I know there are already hundreds of Python Unicode questions on Stack Overflow. I've read lots of them, but I can't find an answer to mine...
I'm trying to read a latin-1 CSV file. It includes a UK pound sign (character \xa3 in latin-1), so I set encoding="latin-1"
-- but Python appears to ignore the encoding. This:
with open(filename, newline='', encoding="latin-1") as csvfile:
data = csv.reader(csvfile, delimiter=',', quotechar='\"')
for row in data:
print(row)
Produces:
UnicodeEncodeError: 'ascii' codec can't encode character '\xa3' in position 202: ordinal not in range(128)
I've cut down the original CSV file to a single line that triggers the problem.
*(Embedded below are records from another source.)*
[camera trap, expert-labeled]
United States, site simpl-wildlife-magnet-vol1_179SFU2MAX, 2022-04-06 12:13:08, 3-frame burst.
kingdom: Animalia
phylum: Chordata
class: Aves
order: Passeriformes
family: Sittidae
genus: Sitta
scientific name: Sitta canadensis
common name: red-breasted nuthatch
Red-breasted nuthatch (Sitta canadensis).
It's the £ sign that causes it.
The only solutions I've found are to use errors="ignore"
-- which is just hiding the problem, or errors="surrogateescape"
-- which is just creating a problem with escaped characters further down the line.
I know that the file encoding is latin-1, although I have also tried utf-8 and iso-8859-1.
Python can happily print a £ sign:
>>> print('£')
> £
>>> print(u'\xa3')
£
Any answers/advice/suggestions would be welcome. Thanks in advance.
=== UPDATE ===
This doesn't produce the error:
with open(file, newline='', encoding="latin-1") as csvfile:
data = csv.reader(csvfile, delimiter=',', quotechar='\"')
for row in data:
print("do nothing with the data")